Мужики, бросив колья, отошли в сторону и били по рукам, чья возьмет.
– Их нельзя – вас все-таки отбузгаю, чтоб день не пропал даром, – скидавая кафтан, говорил Антипа. Под рубахой заиграли медвежьи мускулы. Плечи напружились, левая нога, выдвинутая вперед, искала перед собою опору, и все тело жаждало боя Лишь глаза, светившие сине и ясно, были незамутненно чисты и спокойны.
– Побойся бога, варнак! – взывал Савва, еще надеясь образумить брата.
– Чо мне его бояться? Не его ведь, вас бить буду.
– Брата? Священнослужителя?!
– Брата. И вот этого, – Антипа указал на Пикана.
– Ты вот что, паря, ты не кобенься, – глухо упредил Пикан. – Ни их, ни брата твоего в обиду тебе не дам.
– Сам будешь обижен, – бросаясь на него, вызывающе вскрикнул Антипа.
– Прости меня, боже, – взмолился Пикан и саданул драчуна в скулу. Антипу словно ветром сдуло.
Мужики заворчали, взялись за колья.
– Не балуйте! Пр-рокляну! – закричал Савва и толкнул Пикана в спину. – Айда, пока не обыгался. Снова привяжется.
– Долго ему теперь обыгиваться, – нехорошо щеря черные зубы, усмехнулся скуластенький мужичонка, похожий на остяка.
И верно: Пикан с Саввой уж были в селении – Антипа все еще не пришел в себя. Скуластый мужик принес в шапке воды, смочил ему губы и виски, плеснул в лицо, ставшее сплошным синяком.
– Гора, что ль, на меня рухнула? – недоумевал Антипа, щупая вывороченную скулу.
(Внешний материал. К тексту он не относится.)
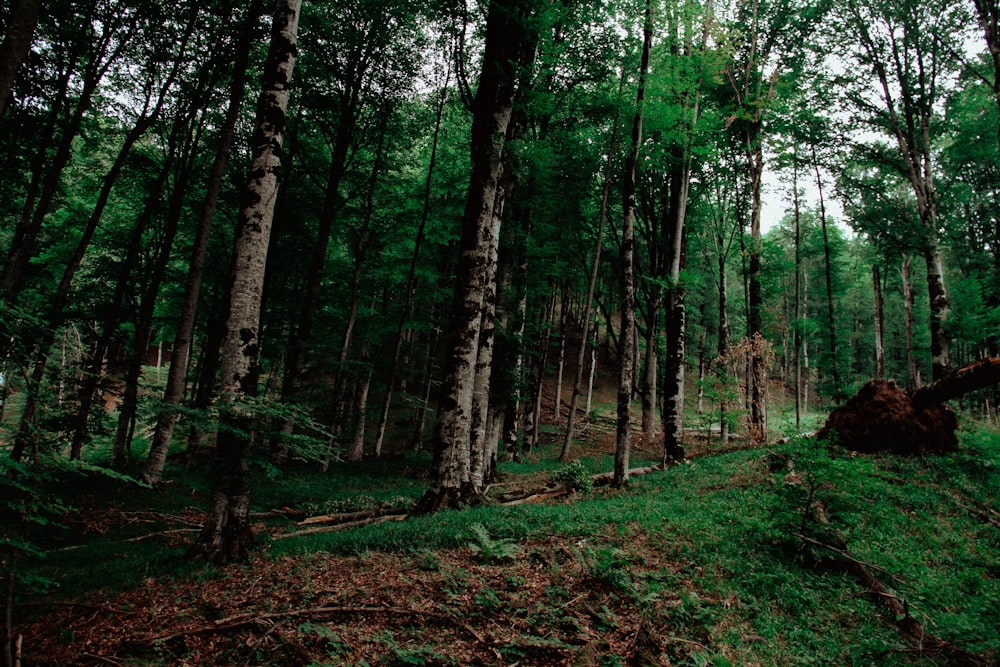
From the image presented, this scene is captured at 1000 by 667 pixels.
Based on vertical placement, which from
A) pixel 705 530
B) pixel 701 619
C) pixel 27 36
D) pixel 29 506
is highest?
pixel 27 36

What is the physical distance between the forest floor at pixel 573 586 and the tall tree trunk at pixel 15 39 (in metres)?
6.09

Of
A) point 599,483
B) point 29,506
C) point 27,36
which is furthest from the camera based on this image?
point 599,483

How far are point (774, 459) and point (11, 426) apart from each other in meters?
12.9

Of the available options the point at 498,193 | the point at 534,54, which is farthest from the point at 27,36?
the point at 534,54

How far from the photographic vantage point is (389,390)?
17375 mm

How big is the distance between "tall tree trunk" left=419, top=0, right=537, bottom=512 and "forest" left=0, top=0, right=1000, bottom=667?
0.20 ft

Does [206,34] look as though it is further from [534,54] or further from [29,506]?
[29,506]

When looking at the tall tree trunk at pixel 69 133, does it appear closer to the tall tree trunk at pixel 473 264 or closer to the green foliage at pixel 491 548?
the tall tree trunk at pixel 473 264

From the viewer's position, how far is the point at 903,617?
503 centimetres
Голова, точно высушенная до медовой желтизны лиственница, звенела.
– Пожалуй что, – поливая ему на загривок, посмеивался мужик. – Нашла коса на камень.
– Ну, камень, он тоже дробится, ежели есть подходящий молот.
Антипа поднялся и шагнул, но зашатался и упал бы, если б не мужики, подхватившие его с обеих сторон.
16
К Николе зимнему жизнь направилась. На помочи пришли Савва, Тишка, с десяток остяков и перекатали избенку, убрали ячменное поле. Хоть и скудный, да все-таки урожай. Позади усадьбы, на берегу речки Бардаковки, Пикан срубил кузницу.
Началось с малого: с драки в лесу. Он и забыл об этом случае. Старался забыть, но доверчивые, простодушные остяки за добро стократ платили добром. До Пикана им воспрещалось бывать в селении. Если кто-то отваживался, у него все отнимали и, люто избив, изгоняли прочь. Теперь инородцы знали: в Сургуте есть люди, которые постоят за них в любой час. И когда настала пора осеннего перелета, те же знакомые остяки запасли для Пикана птицы, свалили пару сохатых, нащипали пера, а рыбы на зиму наловил Тишка.
По зимнику Пикан съездил в Тобольск. Взяв в долг у Гаврилы, накупил столярного и кузнечного инструмента. Феше и дочери понавез подарков. Видя на улице стройную, нарядную, нерусского обличья женщину, сургутские модницы завидовали и пилили мужей: «Гли, как пришлый бабу свою наряжат!»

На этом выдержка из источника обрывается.